The result of all of Hasbro's diligent faithfulness to the source is a great version of a classic board game.
You would think that with all the excellent World War II strategy games that have come out for the PC, that Hasbro's release of the classic board game Axis & Allies would be met with lackluster praise. But the truth be told, if you're looking for a lasting, well-balanced strategic wargame of the Second World War, this game is a great choice.
Axis & Allies features a global view of the war beginning in the spring of 1942. In this situation, Germany and Japan are somewhat mediocre economically, but they are militarily strong. The Allies, on the other hand, have yet to bring the full force of their economic potential into production for wartime and as a result lack some adequate defenses. During the game, each player assumes the role of the commanding officer of one of the five major nations involved. You purchase and deploy units, give combat directives on a strategic scale, and even plan some research and development. As the game progresses, the tide of war can easily turn. In the standard game, the Allies' victory condition requires them to capture two Axis capitals: the nation of Germany and the island of Honshu. Meanwhile, the Axis powers have two options for victory. They can either establish an economic victory by achieving a certain production level or capture two of the three capitals of the main Allied powers (USA, UK, USSR).

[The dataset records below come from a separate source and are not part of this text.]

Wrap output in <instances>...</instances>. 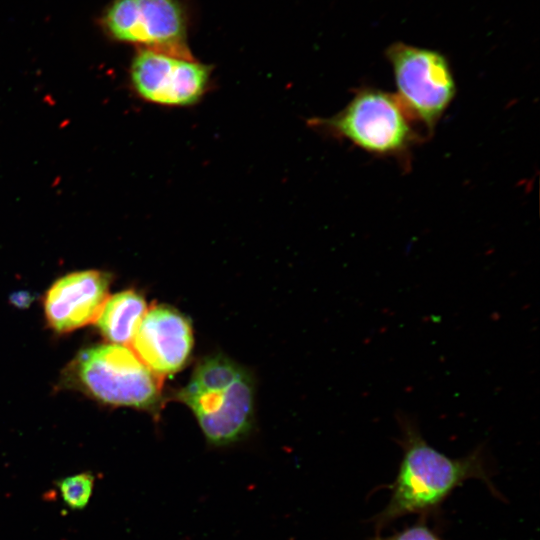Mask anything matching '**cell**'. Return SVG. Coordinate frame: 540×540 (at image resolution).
Listing matches in <instances>:
<instances>
[{
  "mask_svg": "<svg viewBox=\"0 0 540 540\" xmlns=\"http://www.w3.org/2000/svg\"><path fill=\"white\" fill-rule=\"evenodd\" d=\"M397 422L403 456L388 505L377 516L378 529L409 514L434 511L467 479L487 480L481 450L450 458L426 442L411 417L399 414Z\"/></svg>",
  "mask_w": 540,
  "mask_h": 540,
  "instance_id": "6da1fadb",
  "label": "cell"
},
{
  "mask_svg": "<svg viewBox=\"0 0 540 540\" xmlns=\"http://www.w3.org/2000/svg\"><path fill=\"white\" fill-rule=\"evenodd\" d=\"M176 398L193 412L211 445L232 444L251 431L254 380L250 372L224 355L201 359Z\"/></svg>",
  "mask_w": 540,
  "mask_h": 540,
  "instance_id": "7a4b0ae2",
  "label": "cell"
},
{
  "mask_svg": "<svg viewBox=\"0 0 540 540\" xmlns=\"http://www.w3.org/2000/svg\"><path fill=\"white\" fill-rule=\"evenodd\" d=\"M65 374L68 385L103 404L153 413L162 404L163 378L128 346L112 343L83 349Z\"/></svg>",
  "mask_w": 540,
  "mask_h": 540,
  "instance_id": "3957f363",
  "label": "cell"
},
{
  "mask_svg": "<svg viewBox=\"0 0 540 540\" xmlns=\"http://www.w3.org/2000/svg\"><path fill=\"white\" fill-rule=\"evenodd\" d=\"M415 122L396 95L365 87L339 113L317 120V125L371 154L402 156L419 140Z\"/></svg>",
  "mask_w": 540,
  "mask_h": 540,
  "instance_id": "277c9868",
  "label": "cell"
},
{
  "mask_svg": "<svg viewBox=\"0 0 540 540\" xmlns=\"http://www.w3.org/2000/svg\"><path fill=\"white\" fill-rule=\"evenodd\" d=\"M397 86L396 95L412 118L432 132L456 93L446 58L439 52L404 43L386 51Z\"/></svg>",
  "mask_w": 540,
  "mask_h": 540,
  "instance_id": "5b68a950",
  "label": "cell"
},
{
  "mask_svg": "<svg viewBox=\"0 0 540 540\" xmlns=\"http://www.w3.org/2000/svg\"><path fill=\"white\" fill-rule=\"evenodd\" d=\"M103 22L117 40L192 57L187 42V19L178 0H115Z\"/></svg>",
  "mask_w": 540,
  "mask_h": 540,
  "instance_id": "8992f818",
  "label": "cell"
},
{
  "mask_svg": "<svg viewBox=\"0 0 540 540\" xmlns=\"http://www.w3.org/2000/svg\"><path fill=\"white\" fill-rule=\"evenodd\" d=\"M138 95L167 107H186L202 99L210 86L211 68L192 57L142 48L131 65Z\"/></svg>",
  "mask_w": 540,
  "mask_h": 540,
  "instance_id": "52a82bcc",
  "label": "cell"
},
{
  "mask_svg": "<svg viewBox=\"0 0 540 540\" xmlns=\"http://www.w3.org/2000/svg\"><path fill=\"white\" fill-rule=\"evenodd\" d=\"M130 346L149 369L164 379L182 370L191 357V322L173 307L153 305L141 320Z\"/></svg>",
  "mask_w": 540,
  "mask_h": 540,
  "instance_id": "ba28073f",
  "label": "cell"
},
{
  "mask_svg": "<svg viewBox=\"0 0 540 540\" xmlns=\"http://www.w3.org/2000/svg\"><path fill=\"white\" fill-rule=\"evenodd\" d=\"M110 283L111 276L99 270L77 271L59 278L44 298L49 326L66 333L95 322L109 297Z\"/></svg>",
  "mask_w": 540,
  "mask_h": 540,
  "instance_id": "9c48e42d",
  "label": "cell"
},
{
  "mask_svg": "<svg viewBox=\"0 0 540 540\" xmlns=\"http://www.w3.org/2000/svg\"><path fill=\"white\" fill-rule=\"evenodd\" d=\"M148 308L145 298L137 291H121L107 298L94 323L105 339L130 347Z\"/></svg>",
  "mask_w": 540,
  "mask_h": 540,
  "instance_id": "30bf717a",
  "label": "cell"
},
{
  "mask_svg": "<svg viewBox=\"0 0 540 540\" xmlns=\"http://www.w3.org/2000/svg\"><path fill=\"white\" fill-rule=\"evenodd\" d=\"M94 477L90 473H80L59 482L62 499L71 509L84 508L92 494Z\"/></svg>",
  "mask_w": 540,
  "mask_h": 540,
  "instance_id": "8fae6325",
  "label": "cell"
},
{
  "mask_svg": "<svg viewBox=\"0 0 540 540\" xmlns=\"http://www.w3.org/2000/svg\"><path fill=\"white\" fill-rule=\"evenodd\" d=\"M374 540H441L423 523H417L389 536H377Z\"/></svg>",
  "mask_w": 540,
  "mask_h": 540,
  "instance_id": "7c38bea8",
  "label": "cell"
},
{
  "mask_svg": "<svg viewBox=\"0 0 540 540\" xmlns=\"http://www.w3.org/2000/svg\"><path fill=\"white\" fill-rule=\"evenodd\" d=\"M29 300V294L23 292L12 296L13 303L17 304L18 306H27L29 304Z\"/></svg>",
  "mask_w": 540,
  "mask_h": 540,
  "instance_id": "4fadbf2b",
  "label": "cell"
}]
</instances>
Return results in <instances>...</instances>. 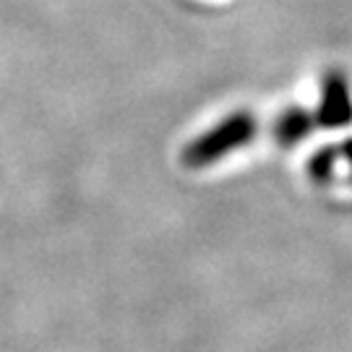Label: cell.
<instances>
[{"mask_svg":"<svg viewBox=\"0 0 352 352\" xmlns=\"http://www.w3.org/2000/svg\"><path fill=\"white\" fill-rule=\"evenodd\" d=\"M256 133V120L251 113H235L219 120L214 128L193 139L183 151V162L188 167H206V164L222 160L235 149L245 146Z\"/></svg>","mask_w":352,"mask_h":352,"instance_id":"6da1fadb","label":"cell"},{"mask_svg":"<svg viewBox=\"0 0 352 352\" xmlns=\"http://www.w3.org/2000/svg\"><path fill=\"white\" fill-rule=\"evenodd\" d=\"M311 128H314V118L305 113V110L295 107V110H287V113L279 118L274 133H277V141L282 146H292V144H298L300 139H305L311 133Z\"/></svg>","mask_w":352,"mask_h":352,"instance_id":"277c9868","label":"cell"},{"mask_svg":"<svg viewBox=\"0 0 352 352\" xmlns=\"http://www.w3.org/2000/svg\"><path fill=\"white\" fill-rule=\"evenodd\" d=\"M316 120L321 128H344L352 123V91L347 78L340 71L324 76L321 104H318Z\"/></svg>","mask_w":352,"mask_h":352,"instance_id":"7a4b0ae2","label":"cell"},{"mask_svg":"<svg viewBox=\"0 0 352 352\" xmlns=\"http://www.w3.org/2000/svg\"><path fill=\"white\" fill-rule=\"evenodd\" d=\"M337 167H344L347 177L352 180V141H344V144L334 146V149L318 151L311 160V175L316 180H331Z\"/></svg>","mask_w":352,"mask_h":352,"instance_id":"3957f363","label":"cell"}]
</instances>
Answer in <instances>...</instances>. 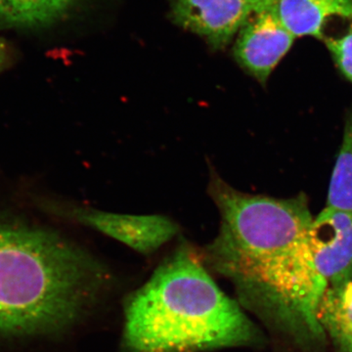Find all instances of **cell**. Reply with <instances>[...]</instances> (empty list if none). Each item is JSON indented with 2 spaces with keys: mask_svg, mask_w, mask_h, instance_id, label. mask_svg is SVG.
I'll return each instance as SVG.
<instances>
[{
  "mask_svg": "<svg viewBox=\"0 0 352 352\" xmlns=\"http://www.w3.org/2000/svg\"><path fill=\"white\" fill-rule=\"evenodd\" d=\"M208 190L220 227L204 263L232 282L242 307L285 340L295 339L309 325L322 296L308 245L314 217L307 197L243 193L214 168Z\"/></svg>",
  "mask_w": 352,
  "mask_h": 352,
  "instance_id": "obj_1",
  "label": "cell"
},
{
  "mask_svg": "<svg viewBox=\"0 0 352 352\" xmlns=\"http://www.w3.org/2000/svg\"><path fill=\"white\" fill-rule=\"evenodd\" d=\"M327 207L352 212V112L344 124L342 146L329 185Z\"/></svg>",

In each turn, you decide what to purchase and research, initiate combat, move units, and deploy new units. The economic system of the game is governed by how you spend the IPCs (Industrial Production Certificates) between such units as infantry, tanks, submarines, battleships, bombers, and fighters. Each unit has a certain number of spaces it can move a turn whether before or after combat. The final outcome of battles is determined by electronic dice that are rolled for each unit to see if they score a hit against the defender. The combat values for each unit, which are usually different for attack and defense, are representative of how well the unit performs in that role. Bombers do well for offensive strikes, but against a blitz of tanks, they can hardly operate at full effectiveness. However, infantry, which do a meager job when attacking, perform much better when on defense due to their ability to entrench themselves. Overall, this formula has worked well, and Hasbro has done a tremendous job in making the PC version both true to the original and easy to learn.
Hasbro's faithfulness to the original is the most important factor in how well this game has turned out. In fact, the game is so true to the original, that this is one of those rare cases where the computer game is actually preferable to the board game. The game's standard rules are those of a newly revised third edition, allowing for some options not available when playing a board game. Although the new rules change the classic experience, the additions are actually impressively thought out. But, if you're a stickler for the traditional, you can turn those off. Surprisingly, other optional rules for the game that were mentioned in the board game rulebook are also available in the PC version. This simple detail provides a great deal more gameplay than could be asked for. Combine this with a full unit editor in which you can set the stats for each unit to your own desire, and you have the making of an endlessly replayable WWII strategic game.
However, there's one thing that Hasbro has added that changes the original to such a degree as to give the whole game experience a much-deserved breath of life. As you play the game, the "Time Machine" allows you to go backwards (or forwards if you're already in the past) to any point in the game to change your strategy and see how things would work differently. This utility not only allows you to try different strategies, but can also give you an edge if you decide to cheat and just have to get those heavy bombers from the research table. Just keep taking the time machine back to where you took a chance on research and keep going back until the dice favor you.
As for the other aspects, the results speak for themselves. Simple improvements such as the multiplayer capability, a tutorial for newcomers, and animated cutscenes for victory and defeat are graciously welcomed. The graphics, while they aren't stellar landscaped 3D renditions of the terrain, preserve the bright, accurately depicted colors from the original board. In order to conserve memory requirements, Hasbro eliminated the unique look of individual units from the different sides. Apart from the different colors, the original pieces of the board game had different model tanks and poses of infantrymen for the units. However, if you manage to get jet power from the research table, the look of your planes converts to the more aerodynamic models of the late '40s/early '50s.
The main drawback to the game is a lack of good multiplayer support. There's no option for e-mail games, and the gameplay on some of the online services isn't always up to par. This is a very sad fact when a game like this almost demands human opponents. The AI is adequate in providing a challenge, but the early game can tend to repeat if you don't try new moves of your own.
The result of all of Hasbro's diligent faithfulness to the source is a great version of a classic board game. Often, the intricacies of multimedia games leave out some of the tactile feel of the cardboard and plastic. Here, the resulting product goes to show that an electronic game of Axis & Allies is just as much fun as sitting around the gaming table on a rainy Saturday afternoon.